_EXCERPT TO READ:_

┌────────

Medicare Part D, the newest part of Medicare, is a prescription drug plan, which has some co-pays and deductibles. It is purchased separately or as part of another insurance policy. The cost of co-pays and deductibles and which drugs are covered varies from one insurance company to another.

There also are Medicare Advantage Plans (sometimes called Part C) and Medicare Supplement Plans (sometimes called Part F or Medigap).

Advantage Plans are administered by insurance companies but with subsidies from the federal government. They usually include prescription drug coverage. There are co-pays that the individual is responsible for but unlike regular Medicare, there are limits to the out-of-pocket costs that vary depending on the insurance company. Fifteen million people have Medicare Advantage Plans, Hanby says.

Supplemental policies are the most comprehensive, but they can be expensive, as much as $2,000 or more a year. Supplemental plans cover most or all of the co-pays and deductibles and any expenses above what Medicare allows.

Three types of people want a supplemental plan: the ones who can afford the best coverage; the ones who hate paying deductibles and co-pays every time they visit a doctor or hospital, and the ones who are in poor health and are going to require extensive doctor and hospital visits.

└────────

_SUPPLIED DATA:_
┌────────

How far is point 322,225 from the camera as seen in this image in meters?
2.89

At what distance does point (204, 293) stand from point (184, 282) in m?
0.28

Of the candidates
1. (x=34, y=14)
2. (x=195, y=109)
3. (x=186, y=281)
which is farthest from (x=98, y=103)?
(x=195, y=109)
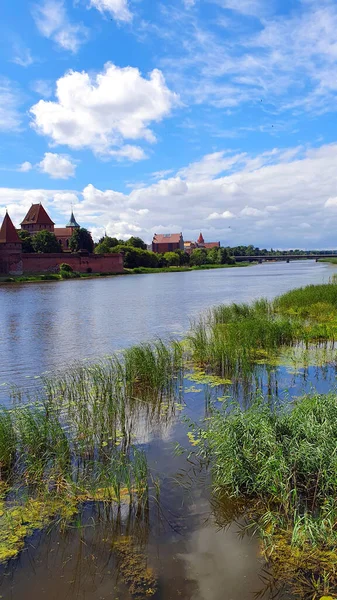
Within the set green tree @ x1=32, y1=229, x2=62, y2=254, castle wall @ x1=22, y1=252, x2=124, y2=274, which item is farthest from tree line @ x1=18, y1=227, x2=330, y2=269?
castle wall @ x1=22, y1=252, x2=124, y2=274

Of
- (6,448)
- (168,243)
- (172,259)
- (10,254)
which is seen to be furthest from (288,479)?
(168,243)

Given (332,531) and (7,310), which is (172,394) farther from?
(7,310)

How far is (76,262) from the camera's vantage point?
8219 centimetres

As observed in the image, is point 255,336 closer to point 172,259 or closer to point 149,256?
point 149,256

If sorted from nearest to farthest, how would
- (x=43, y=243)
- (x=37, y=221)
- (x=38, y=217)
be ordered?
(x=43, y=243) < (x=37, y=221) < (x=38, y=217)

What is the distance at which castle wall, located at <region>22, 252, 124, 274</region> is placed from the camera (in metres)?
74.8

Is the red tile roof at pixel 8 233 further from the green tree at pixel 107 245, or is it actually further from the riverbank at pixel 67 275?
the green tree at pixel 107 245

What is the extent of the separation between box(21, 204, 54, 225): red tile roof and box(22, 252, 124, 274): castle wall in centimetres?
2524

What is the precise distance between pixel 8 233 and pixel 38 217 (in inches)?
1215

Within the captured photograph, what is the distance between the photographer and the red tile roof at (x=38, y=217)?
10381 centimetres

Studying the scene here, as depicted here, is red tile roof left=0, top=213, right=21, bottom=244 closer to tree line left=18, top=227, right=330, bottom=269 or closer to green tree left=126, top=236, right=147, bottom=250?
tree line left=18, top=227, right=330, bottom=269

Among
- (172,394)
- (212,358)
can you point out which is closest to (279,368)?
(212,358)

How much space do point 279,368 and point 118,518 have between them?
6.81 meters

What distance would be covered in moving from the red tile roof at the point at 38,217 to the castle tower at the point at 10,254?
30.3m
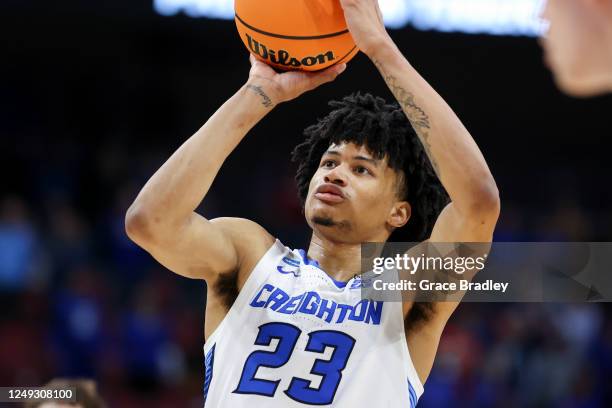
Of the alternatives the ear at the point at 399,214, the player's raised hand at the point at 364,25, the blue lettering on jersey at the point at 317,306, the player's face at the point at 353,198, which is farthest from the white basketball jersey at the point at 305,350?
the player's raised hand at the point at 364,25

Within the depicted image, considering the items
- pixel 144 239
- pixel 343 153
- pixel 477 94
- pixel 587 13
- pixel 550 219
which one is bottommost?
pixel 144 239

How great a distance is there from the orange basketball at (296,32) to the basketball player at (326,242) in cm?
8

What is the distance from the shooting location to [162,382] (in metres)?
9.59

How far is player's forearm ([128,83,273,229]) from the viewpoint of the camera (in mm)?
3652

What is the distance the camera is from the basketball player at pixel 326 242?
3654 millimetres

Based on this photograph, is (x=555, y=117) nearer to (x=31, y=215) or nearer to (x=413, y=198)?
(x=31, y=215)

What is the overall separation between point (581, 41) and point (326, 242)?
2.39m

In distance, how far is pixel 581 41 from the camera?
1.95 m

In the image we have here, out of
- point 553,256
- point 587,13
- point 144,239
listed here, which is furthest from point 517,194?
point 587,13

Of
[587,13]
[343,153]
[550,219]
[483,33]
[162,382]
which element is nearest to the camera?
[587,13]

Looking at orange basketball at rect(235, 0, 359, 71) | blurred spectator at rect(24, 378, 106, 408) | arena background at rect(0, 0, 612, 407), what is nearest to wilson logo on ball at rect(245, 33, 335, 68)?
orange basketball at rect(235, 0, 359, 71)

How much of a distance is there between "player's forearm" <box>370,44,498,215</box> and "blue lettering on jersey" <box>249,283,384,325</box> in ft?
2.03

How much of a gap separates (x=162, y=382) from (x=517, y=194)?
5.69m

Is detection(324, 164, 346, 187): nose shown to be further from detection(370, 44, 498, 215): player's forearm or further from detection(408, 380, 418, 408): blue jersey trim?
detection(408, 380, 418, 408): blue jersey trim
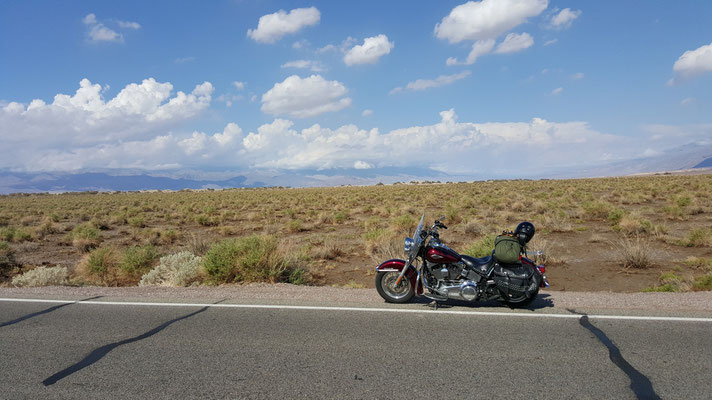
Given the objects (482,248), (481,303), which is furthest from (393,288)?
(482,248)

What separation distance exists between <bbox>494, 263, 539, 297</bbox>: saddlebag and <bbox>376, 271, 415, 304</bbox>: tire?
1.46 metres

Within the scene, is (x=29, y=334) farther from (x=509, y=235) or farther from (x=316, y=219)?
(x=316, y=219)

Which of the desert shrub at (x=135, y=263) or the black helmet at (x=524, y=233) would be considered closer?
the black helmet at (x=524, y=233)

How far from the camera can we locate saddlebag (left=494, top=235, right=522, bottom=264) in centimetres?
658

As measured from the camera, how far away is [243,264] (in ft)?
33.3

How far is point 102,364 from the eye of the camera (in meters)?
4.89

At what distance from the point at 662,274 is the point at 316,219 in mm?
18723

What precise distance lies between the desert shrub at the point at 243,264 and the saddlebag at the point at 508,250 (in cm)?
545

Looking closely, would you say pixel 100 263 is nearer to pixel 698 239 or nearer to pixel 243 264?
pixel 243 264

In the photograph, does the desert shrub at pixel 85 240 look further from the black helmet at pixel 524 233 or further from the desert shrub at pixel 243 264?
the black helmet at pixel 524 233

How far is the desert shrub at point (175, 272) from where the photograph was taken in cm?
1035

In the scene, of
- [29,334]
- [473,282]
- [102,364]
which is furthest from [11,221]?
[473,282]

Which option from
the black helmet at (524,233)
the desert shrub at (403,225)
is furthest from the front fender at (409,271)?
the desert shrub at (403,225)

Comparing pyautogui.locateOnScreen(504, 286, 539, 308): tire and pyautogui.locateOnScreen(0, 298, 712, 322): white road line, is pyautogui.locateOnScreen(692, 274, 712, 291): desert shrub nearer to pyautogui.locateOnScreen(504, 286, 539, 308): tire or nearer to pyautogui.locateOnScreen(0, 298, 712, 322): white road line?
pyautogui.locateOnScreen(0, 298, 712, 322): white road line
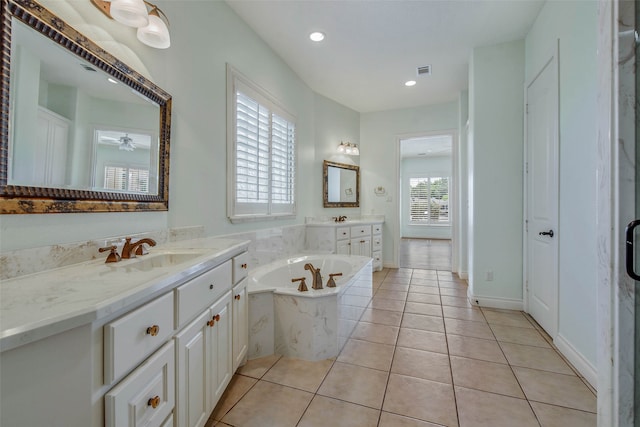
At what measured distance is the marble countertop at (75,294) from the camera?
60cm

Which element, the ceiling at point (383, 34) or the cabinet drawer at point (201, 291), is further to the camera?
the ceiling at point (383, 34)

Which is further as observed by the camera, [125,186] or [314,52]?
[314,52]

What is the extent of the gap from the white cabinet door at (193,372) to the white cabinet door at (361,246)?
3.18m

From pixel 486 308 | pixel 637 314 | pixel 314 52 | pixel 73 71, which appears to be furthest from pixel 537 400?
pixel 314 52

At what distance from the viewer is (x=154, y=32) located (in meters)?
1.48

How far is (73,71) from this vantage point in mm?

└────────

_EXERCISE INSTRUCTIONS:_
A) Answer these questions using the Medicare excerpt above.
(i) What kind of plan is Medicare Part D?
(ii) According to Hanby, how many people have Medicare Advantage Plans?
(iii) How much can supplemental policies cost in a year?
B) Transcribe the Medicare excerpt word for word from "Medicare Part D, the" up to and including "Plans, Hanby says.".
C) Go on with the Medicare excerpt, starting after its last sentence.

_RESULTS:_
A)
(i) A prescription drug plan.
(ii) Fifteen million.
(iii) As much as $2,000 or more a year.

B)
Medicare Part D, the newest part of Medicare, is a prescription drug plan, which has some co-pays and deductibles. It is purchased separately or as part of another insurance policy. The cost of co-pays and deductibles and which drugs are covered varies from one insurance company to another.

There also are Medicare Advantage Plans (sometimes called Part C) and Medicare Supplement Plans (sometimes called Part F or Medigap).

Advantage Plans are administered by insurance companies but with subsidies from the federal government. They usually include prescription drug coverage. There are co-pays that the individual is responsible for but unlike regular Medicare, there are limits to the out-of-pocket costs that vary depending on the insurance company. Fifteen million people have Medicare Advantage Plans, Hanby says.

C)
A person can switch from one prescription drug plan to another, or from one Advantage Plan to another, without health questions during open enrollment periods from Oct. 15 to Dec. 7 each year.

A person can also switch from an Advantage Plan to a supplemental plan during the first 12 months after purchase without health questions. After that, the insurance company can ask health-related questions to determine eligibility for the supplemental plan.

“I don’t think the first year’s premium on these policies is always the most important thing,” Hanby explains. “You have to consider how much a company’s rates go up each year because it can mean a lot of money over a period of years.”

“A financial advisor has to know his client has choices. If an advisor does not deal with Medicare all the time, he should call in someone who does or learn the details himself in order to best serve the client,” Hanby says.